### Provided passage
※

Thursday, November 16, 2017

Bare Conductive Arduino MP3 Player

I found the Bare Conductive Touch Board Starter Kit while searching for activities to do with my almost nine year old son over the school holidays. It contains a custom Arduino board with a built in microSD card reader and audio output along with twelve electrode that can be used for touch or proximity sensor input. There is also a jar and tube of black conductive paint, a brush for painting them on alligator clip wires and adhesives, stencils and cardboard cutouts for designing the sensors. A 128 MB microSD card, USB card reader and portable speaker round out the collection.

The idea is that you either paint on the sensors or clip the wires to metallic objects so that when touched it triggers the playing an MP3 track.

It turned out to be a bit too complicated for a 9 year old, but my son likes to fall asleep and wake up to music and I had the idea that I would use the kit to make an interesting MP3 player on Alex's bedhead.

The first thing was to program the Arduino board, something I was now familiar with after the ticket gate project. The code examples provided were only for the triggering of single tracks, whereas I wanted proper player navigation. This included the ability to:

  • Stop, play, pause and skip tracks
  • Shuffle tracks
  • Change the volume
  • Play collections
By default the library used by the code only plays files named in the format TRACKxxx.mp3, where each x is a number 0 to 9. I did see some code for alternative names, but couldn't get it to work so I stuck with that format.

When the shuffle mode is selected random tracks are picked. Each played track is added to a list which is scanned to ensure that it is not repeated. Skipping a track forwards or backwards only moves to the next number and doesn't use random selection.

For playing collections I made a subdirectory, in my case called sleep and placed the relevant tracks in there. I also swapped the 128 MB microSD card for an 2 GB card I'd got with an old phone. This is the largest size supported by the FAT16 library.

※

### Source data

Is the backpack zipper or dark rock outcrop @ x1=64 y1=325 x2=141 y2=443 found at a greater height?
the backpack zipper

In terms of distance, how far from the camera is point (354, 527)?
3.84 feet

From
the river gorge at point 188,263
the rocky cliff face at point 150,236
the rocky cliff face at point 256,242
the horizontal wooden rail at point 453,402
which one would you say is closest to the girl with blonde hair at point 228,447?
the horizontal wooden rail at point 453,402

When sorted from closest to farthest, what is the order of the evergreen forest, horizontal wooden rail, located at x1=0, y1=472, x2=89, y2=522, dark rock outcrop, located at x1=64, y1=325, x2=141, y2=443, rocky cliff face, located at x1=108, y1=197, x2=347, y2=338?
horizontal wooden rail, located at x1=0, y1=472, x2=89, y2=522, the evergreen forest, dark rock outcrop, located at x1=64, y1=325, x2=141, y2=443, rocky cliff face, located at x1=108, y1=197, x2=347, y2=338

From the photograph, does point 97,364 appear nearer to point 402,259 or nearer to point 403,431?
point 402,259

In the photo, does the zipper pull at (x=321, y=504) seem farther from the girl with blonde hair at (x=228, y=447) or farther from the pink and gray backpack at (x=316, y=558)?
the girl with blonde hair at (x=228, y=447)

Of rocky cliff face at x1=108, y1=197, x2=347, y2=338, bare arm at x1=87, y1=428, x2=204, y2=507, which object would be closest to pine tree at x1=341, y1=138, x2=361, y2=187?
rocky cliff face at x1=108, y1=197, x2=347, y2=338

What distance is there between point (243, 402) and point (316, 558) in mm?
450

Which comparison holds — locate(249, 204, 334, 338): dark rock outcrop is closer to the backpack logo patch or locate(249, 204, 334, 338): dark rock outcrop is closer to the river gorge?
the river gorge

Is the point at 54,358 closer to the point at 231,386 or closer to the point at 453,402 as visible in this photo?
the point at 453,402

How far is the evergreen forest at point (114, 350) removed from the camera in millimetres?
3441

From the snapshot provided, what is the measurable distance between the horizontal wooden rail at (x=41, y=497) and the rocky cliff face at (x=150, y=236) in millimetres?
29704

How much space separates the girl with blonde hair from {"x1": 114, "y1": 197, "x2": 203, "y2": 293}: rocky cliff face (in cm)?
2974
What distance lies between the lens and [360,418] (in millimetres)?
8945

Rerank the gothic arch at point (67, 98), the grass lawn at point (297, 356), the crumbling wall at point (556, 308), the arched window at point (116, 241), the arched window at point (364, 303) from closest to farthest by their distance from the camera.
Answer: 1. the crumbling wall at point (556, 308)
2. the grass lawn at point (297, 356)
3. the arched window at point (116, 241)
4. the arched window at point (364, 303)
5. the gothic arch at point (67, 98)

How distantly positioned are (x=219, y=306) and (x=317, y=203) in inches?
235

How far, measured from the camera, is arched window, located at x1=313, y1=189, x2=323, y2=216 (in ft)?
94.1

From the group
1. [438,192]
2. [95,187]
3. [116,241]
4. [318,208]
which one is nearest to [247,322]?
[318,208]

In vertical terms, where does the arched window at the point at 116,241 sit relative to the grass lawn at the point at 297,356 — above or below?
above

※

### Given task 1
Answer these about the Arduino MP3 player post:
(a) What size is the microSD card included in the starter kit?
(b) In what format must file names be for the library to play them by default?
(c) What was the subdirectory for the collection called?
### Given task 2
Copy the Arduino MP3 player post, beginning at the words "Bare Conductive Arduino" and stopping after "an MP3 track.", and rename "sensors" to "touch pads" throughout.
The source data above are separate from the Arduino MP3 player post.

### Written response 1
(a) 128 MB
(b) TRACKxxx.mp3, where each x is a number 0 to 9
(c) sleep

### Written response 2
Bare Conductive Arduino MP3 Player

I found the Bare Conductive Touch Board Starter Kit while searching for activities to do with my almost nine year old son over the school holidays. It contains a custom Arduino board with a built in microSD card reader and audio output along with twelve electrode that can be used for touch or proximity sensor input. There is also a jar and tube of black conductive paint, a brush for painting them on alligator clip wires and adhesives, stencils and cardboard cutouts for designing the touch pads. A 128 MB microSD card, USB card reader and portable speaker round out the collection.

The idea is that you either paint on the touch pads or clip the wires to metallic objects so that when touched it triggers the playing an MP3 track.